# [DATA PROVIDED]
# # # # # # #

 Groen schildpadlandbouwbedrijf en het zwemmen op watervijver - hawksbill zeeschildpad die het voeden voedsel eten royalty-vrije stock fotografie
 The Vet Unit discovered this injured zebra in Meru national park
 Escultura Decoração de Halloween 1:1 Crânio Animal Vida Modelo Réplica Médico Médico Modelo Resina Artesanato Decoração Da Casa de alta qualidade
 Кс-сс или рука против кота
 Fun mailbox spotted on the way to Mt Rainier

# # # # # # #

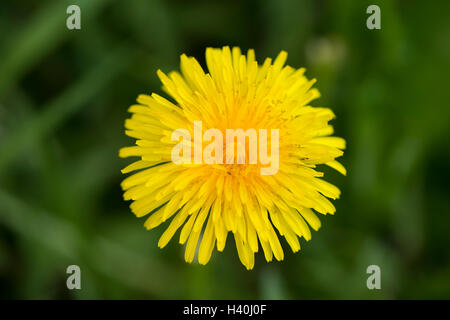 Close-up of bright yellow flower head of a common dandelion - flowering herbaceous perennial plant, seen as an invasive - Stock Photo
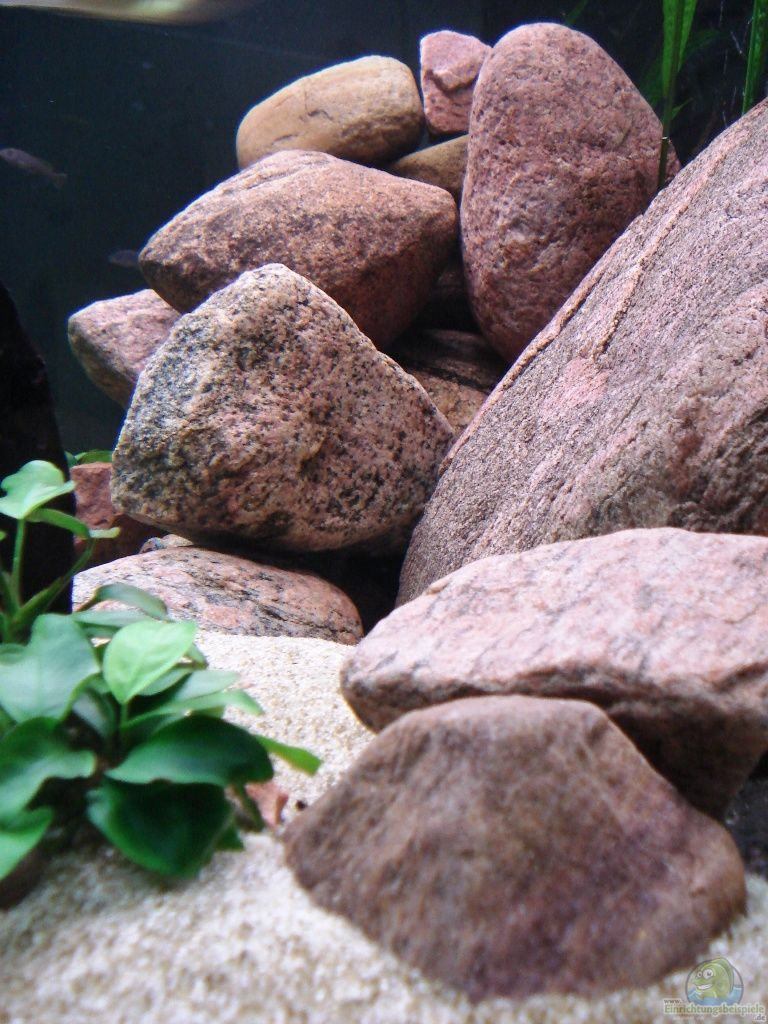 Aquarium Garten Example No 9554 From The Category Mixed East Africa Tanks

# # # # # # #

# [AIM OF THE EXERCISE]
Scan the lines above for "Groen schildpadlandbouwbedrijf en" and for "Fun mailbox spotted on the way to Mt Rainier". Repeat exactly the line holding each of them and every line in between.

# [SOLVED PROBLEM]
 Groen schildpadlandbouwbedrijf en het zwemmen op watervijver - hawksbill zeeschildpad die het voeden voedsel eten royalty-vrije stock fotografie
 The Vet Unit discovered this injured zebra in Meru national park
 Escultura Decoração de Halloween 1:1 Crânio Animal Vida Modelo Réplica Médico Médico Modelo Resina Artesanato Decoração Da Casa de alta qualidade
 Кс-сс или рука против кота
 Fun mailbox spotted on the way to Mt Rainier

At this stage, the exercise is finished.